I would try a backpack with an internal or external frame. A good way to carry the weight. I guess I am assuming that you are using tractor/4 wheeler batteries and not car size batteries. A sled would be another way, but they bog down in the mud too much. I am assuming that you can't use a 4 wheeler since you said you could't drive in?


----------



## dakotashooter2 (Oct 31, 2003)

A decent pack frame... also pack in a solar charger and just leave the whole setup out there since its a permanent blind.......


----------



## greatwhitehunter3 (Sep 15, 2006)

If it's a permanent spread, you probably have pits? If so, the easiest would be a small sled and then just put the sled inside the pit out of sight of geese when you get there.


----------



## shooteminthelips (Jun 13, 2007)

Being a serious snow goose hunter and not having a 4 wheeler doesn't seem like that way to go.


----------



## tombuddy_90 (Aug 5, 2004)

man some of you guys are just way up in to yourselves anymore(shooteminthelips). I have a for wheeler but being a farmer i know how much we like it when people tear up the fields. that is why i said muddy conditions. just trying to find a idea that other people have to get gear in and out without tearing up fields to bad. and yes i have small lawn mower batteries. thinking a sled but a back pack doesn't sound to bad just need to find an old camping backpack.
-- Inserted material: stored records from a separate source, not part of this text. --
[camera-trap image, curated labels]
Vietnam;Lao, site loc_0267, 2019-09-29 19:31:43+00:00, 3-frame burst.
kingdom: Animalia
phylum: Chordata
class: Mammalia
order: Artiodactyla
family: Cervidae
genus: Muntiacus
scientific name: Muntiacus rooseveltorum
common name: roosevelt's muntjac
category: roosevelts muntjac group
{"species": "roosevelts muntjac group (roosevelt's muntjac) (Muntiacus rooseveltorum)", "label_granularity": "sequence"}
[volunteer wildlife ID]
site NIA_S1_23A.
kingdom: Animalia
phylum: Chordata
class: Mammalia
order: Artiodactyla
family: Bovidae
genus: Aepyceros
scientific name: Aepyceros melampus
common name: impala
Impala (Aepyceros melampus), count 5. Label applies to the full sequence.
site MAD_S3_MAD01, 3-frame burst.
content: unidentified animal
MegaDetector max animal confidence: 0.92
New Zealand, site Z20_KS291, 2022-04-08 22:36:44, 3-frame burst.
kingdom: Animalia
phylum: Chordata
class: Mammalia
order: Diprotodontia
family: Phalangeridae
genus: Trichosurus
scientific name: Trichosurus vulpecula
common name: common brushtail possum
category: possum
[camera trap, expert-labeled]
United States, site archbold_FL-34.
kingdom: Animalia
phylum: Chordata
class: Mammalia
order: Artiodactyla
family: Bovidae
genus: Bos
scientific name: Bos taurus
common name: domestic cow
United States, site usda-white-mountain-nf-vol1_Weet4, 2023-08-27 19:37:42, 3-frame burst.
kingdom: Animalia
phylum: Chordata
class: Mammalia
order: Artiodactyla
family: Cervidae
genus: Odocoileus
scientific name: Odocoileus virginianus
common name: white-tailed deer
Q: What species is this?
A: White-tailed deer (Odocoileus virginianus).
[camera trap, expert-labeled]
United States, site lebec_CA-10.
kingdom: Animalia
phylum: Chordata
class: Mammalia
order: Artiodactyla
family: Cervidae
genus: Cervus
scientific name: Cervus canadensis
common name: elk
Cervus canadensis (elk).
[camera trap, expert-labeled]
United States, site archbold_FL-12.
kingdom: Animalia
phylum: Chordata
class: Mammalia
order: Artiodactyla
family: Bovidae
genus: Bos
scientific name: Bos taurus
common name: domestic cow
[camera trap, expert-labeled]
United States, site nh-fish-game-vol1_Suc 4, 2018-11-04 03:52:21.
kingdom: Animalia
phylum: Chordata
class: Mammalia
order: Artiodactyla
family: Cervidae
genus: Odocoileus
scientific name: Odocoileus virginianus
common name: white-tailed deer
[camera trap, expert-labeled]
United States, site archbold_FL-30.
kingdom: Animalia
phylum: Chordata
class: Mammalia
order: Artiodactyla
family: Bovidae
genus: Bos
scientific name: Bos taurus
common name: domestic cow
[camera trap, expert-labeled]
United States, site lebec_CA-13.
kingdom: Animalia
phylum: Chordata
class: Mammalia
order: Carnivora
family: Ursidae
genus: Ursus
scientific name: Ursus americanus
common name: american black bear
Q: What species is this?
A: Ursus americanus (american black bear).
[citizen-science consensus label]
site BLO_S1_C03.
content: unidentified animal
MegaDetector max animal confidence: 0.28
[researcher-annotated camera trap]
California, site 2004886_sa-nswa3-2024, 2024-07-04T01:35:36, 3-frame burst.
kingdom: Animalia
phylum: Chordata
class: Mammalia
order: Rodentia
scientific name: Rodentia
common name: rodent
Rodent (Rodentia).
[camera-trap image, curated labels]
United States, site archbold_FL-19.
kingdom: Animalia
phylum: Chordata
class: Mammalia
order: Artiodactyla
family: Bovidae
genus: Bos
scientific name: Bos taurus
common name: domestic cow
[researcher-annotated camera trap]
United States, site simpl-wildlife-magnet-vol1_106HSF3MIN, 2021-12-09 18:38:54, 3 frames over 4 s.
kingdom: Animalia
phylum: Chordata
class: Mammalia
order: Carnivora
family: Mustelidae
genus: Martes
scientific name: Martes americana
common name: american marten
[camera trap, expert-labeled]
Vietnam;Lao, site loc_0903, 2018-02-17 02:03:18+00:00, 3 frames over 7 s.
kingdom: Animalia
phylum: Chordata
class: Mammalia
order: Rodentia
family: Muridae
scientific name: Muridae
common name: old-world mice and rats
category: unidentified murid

Thanks guys keep ideas coming always amazed about how us hunters can come up with ideas


----------



## Quack_Kills (Dec 19, 2009)

Try going to Fleet Farm. A lot of the times they have framed packs there in the military surplus section. I picked up a couple for deer hunting. They were like 20 bucks I think. You can normally find them in like new condition. Also, as a secondary thought, if you go that way, you may want to look into putting something in the bottom of it too so that the corners of the batteries dont rub holes in the pack.


----------



## SkunkNipples (Jul 13, 2012)

I recommend doing what I do is bring an 8 year old boy out and have him carry it in front of you. Make sure you have your steel toe boots on since you will be needing to kick his *** a lot to get it out there. if your kicking foot gets tired, try that solar panel idea. If it's not too reflective that might be something I try in April. If I rutted up any field that I hunt on, that would involve a farmer using his steel toes on my ***.


----------